--- start ---
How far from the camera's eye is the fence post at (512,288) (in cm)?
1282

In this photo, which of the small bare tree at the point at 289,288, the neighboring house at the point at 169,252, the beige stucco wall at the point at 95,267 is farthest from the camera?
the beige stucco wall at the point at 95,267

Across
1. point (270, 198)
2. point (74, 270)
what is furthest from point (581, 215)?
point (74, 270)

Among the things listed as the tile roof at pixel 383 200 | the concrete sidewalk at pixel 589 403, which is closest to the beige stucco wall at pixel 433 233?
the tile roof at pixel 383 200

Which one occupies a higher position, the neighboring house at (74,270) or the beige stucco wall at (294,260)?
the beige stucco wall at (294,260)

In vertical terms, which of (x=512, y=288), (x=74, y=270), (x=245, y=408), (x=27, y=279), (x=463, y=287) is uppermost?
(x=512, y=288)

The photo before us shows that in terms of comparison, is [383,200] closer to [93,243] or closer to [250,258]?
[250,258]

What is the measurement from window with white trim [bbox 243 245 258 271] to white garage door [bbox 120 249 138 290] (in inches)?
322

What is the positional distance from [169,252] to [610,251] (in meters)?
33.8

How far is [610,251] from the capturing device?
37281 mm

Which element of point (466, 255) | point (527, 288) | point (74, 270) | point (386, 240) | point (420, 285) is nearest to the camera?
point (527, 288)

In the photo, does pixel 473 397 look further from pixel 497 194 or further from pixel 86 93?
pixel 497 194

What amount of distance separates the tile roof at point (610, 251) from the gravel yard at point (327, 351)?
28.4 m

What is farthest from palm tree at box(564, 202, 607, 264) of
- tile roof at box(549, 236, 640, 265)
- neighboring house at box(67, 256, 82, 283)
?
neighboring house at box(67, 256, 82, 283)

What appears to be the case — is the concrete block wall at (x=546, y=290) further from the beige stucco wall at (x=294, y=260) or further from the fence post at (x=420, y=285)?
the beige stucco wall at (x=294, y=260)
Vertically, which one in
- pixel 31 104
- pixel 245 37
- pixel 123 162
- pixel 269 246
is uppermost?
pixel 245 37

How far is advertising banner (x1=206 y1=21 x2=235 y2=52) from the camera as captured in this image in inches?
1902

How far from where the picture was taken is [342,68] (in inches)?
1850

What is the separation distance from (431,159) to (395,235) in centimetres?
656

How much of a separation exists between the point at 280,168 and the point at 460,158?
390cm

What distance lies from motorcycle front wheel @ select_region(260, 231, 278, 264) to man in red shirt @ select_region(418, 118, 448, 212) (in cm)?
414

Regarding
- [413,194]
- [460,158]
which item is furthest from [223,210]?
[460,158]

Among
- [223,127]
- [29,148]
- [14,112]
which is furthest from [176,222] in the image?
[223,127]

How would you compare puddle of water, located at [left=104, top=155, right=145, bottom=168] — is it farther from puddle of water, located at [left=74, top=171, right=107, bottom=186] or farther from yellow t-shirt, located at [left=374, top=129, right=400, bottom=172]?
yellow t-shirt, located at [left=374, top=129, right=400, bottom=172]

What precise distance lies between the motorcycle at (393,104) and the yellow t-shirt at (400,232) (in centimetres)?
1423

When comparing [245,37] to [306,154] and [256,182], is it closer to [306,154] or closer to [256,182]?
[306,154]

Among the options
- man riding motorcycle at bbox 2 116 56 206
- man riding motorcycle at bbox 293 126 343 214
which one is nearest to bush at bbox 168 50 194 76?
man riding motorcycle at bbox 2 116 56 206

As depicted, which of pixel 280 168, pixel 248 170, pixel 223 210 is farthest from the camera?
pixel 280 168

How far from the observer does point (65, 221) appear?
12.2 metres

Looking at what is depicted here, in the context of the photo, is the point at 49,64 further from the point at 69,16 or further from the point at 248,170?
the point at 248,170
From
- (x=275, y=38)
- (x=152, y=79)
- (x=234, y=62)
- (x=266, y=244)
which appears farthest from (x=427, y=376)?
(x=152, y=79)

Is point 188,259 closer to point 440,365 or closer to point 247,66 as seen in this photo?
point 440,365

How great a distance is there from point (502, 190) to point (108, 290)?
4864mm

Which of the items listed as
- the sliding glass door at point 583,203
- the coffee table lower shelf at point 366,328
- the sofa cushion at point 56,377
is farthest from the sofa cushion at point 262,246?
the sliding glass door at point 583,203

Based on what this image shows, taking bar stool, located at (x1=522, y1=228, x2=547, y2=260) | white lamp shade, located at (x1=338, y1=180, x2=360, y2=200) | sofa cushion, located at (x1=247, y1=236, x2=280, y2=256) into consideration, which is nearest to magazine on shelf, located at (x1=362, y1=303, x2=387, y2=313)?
--- end ---
• Work to be completed:
Make an exact copy of every entry.

• Response:
How far from the camera's eye is the fence post at (512,288) (in cm)?
1282

In this photo, which of the small bare tree at the point at 289,288, the neighboring house at the point at 169,252, the beige stucco wall at the point at 95,267 is farthest from the camera?
the beige stucco wall at the point at 95,267

Across
1. point (270, 198)
2. point (74, 270)
what is furthest from point (581, 215)?
point (74, 270)

Among the things listed as the tile roof at pixel 383 200 | the concrete sidewalk at pixel 589 403, which is closest to the beige stucco wall at pixel 433 233?
the tile roof at pixel 383 200

Which one occupies a higher position, the neighboring house at (74,270) or the beige stucco wall at (294,260)?
the beige stucco wall at (294,260)

In vertical terms, which of (x=512, y=288), (x=74, y=270), (x=245, y=408), (x=27, y=279), (x=463, y=287) is uppermost?
(x=512, y=288)

The photo before us shows that in terms of comparison, is [383,200] closer to [93,243] or closer to [250,258]?
[250,258]

What is the measurement from window with white trim [bbox 243 245 258 271] to white garage door [bbox 120 249 138 290] (in inches)?
322

What is the positional distance from [169,252] to [610,251] (in meters)?
33.8

How far is [610,251] from the capturing device?
37281 mm

Which element of point (466, 255) | point (527, 288) | point (74, 270) | point (386, 240) | point (420, 285) is nearest to the camera?
point (527, 288)

In the photo, does pixel 473 397 look further from pixel 497 194 or further from pixel 86 93?
pixel 497 194

What amount of distance separates the tile roof at point (610, 251) from the gravel yard at point (327, 351)?
28.4 m

What is farthest from palm tree at box(564, 202, 607, 264) of
- tile roof at box(549, 236, 640, 265)
- neighboring house at box(67, 256, 82, 283)
?
neighboring house at box(67, 256, 82, 283)

What appears to be the case — is the concrete block wall at (x=546, y=290) further from the beige stucco wall at (x=294, y=260) or further from the fence post at (x=420, y=285)?
the beige stucco wall at (x=294, y=260)
Vertically, which one in
- pixel 31 104
- pixel 245 37
- pixel 123 162
- pixel 269 246
is uppermost?
pixel 245 37

How far is advertising banner (x1=206 y1=21 x2=235 y2=52) from the camera as captured in this image in inches?
1902

How far from where the picture was taken is [342,68] (in inches)?
1850

What is the separation distance from (431,159) to (395,235) in centimetres?
656

How much of a separation exists between the point at 280,168 and the point at 460,158?
390cm

What distance lies from motorcycle front wheel @ select_region(260, 231, 278, 264) to man in red shirt @ select_region(418, 118, 448, 212) (in cm)?
414

Regarding
- [413,194]
- [460,158]
which item is furthest from [223,210]?
[460,158]

Among
- [223,127]
- [29,148]
- [14,112]
which is furthest from [176,222] in the image?
[223,127]

How would you compare puddle of water, located at [left=104, top=155, right=145, bottom=168] — is it farther from puddle of water, located at [left=74, top=171, right=107, bottom=186] or farther from yellow t-shirt, located at [left=374, top=129, right=400, bottom=172]?
yellow t-shirt, located at [left=374, top=129, right=400, bottom=172]

What precise distance lies between the motorcycle at (393,104) and the yellow t-shirt at (400,232) (in centimetres)?
1423

When comparing [245,37] to [306,154] and [256,182], is it closer to [306,154] or closer to [256,182]?
[306,154]

Among the options
- man riding motorcycle at bbox 2 116 56 206
- man riding motorcycle at bbox 293 126 343 214
which one is nearest to bush at bbox 168 50 194 76?
man riding motorcycle at bbox 2 116 56 206

As depicted, which of pixel 280 168, pixel 248 170, pixel 223 210 is farthest from the camera?
pixel 280 168

How far from the observer does point (65, 221) appear?
12.2 metres

Looking at what is depicted here, in the context of the photo, is the point at 49,64 further from the point at 69,16 or further from the point at 248,170?
the point at 248,170
From
- (x=275, y=38)
- (x=152, y=79)
- (x=234, y=62)
- (x=266, y=244)
which appears farthest from (x=427, y=376)?
(x=152, y=79)

Is point 188,259 closer to point 440,365 or closer to point 247,66 as seen in this photo?
point 440,365

How great a distance is there from point (502, 190) to point (108, 290)?
4864mm

Which of the items listed as
- the sliding glass door at point 583,203
- the coffee table lower shelf at point 366,328
- the sofa cushion at point 56,377
is farthest from the sofa cushion at point 262,246?
the sliding glass door at point 583,203

Based on what this image shows, taking bar stool, located at (x1=522, y1=228, x2=547, y2=260) | white lamp shade, located at (x1=338, y1=180, x2=360, y2=200) | sofa cushion, located at (x1=247, y1=236, x2=280, y2=256) into consideration, which is nearest to magazine on shelf, located at (x1=362, y1=303, x2=387, y2=313)?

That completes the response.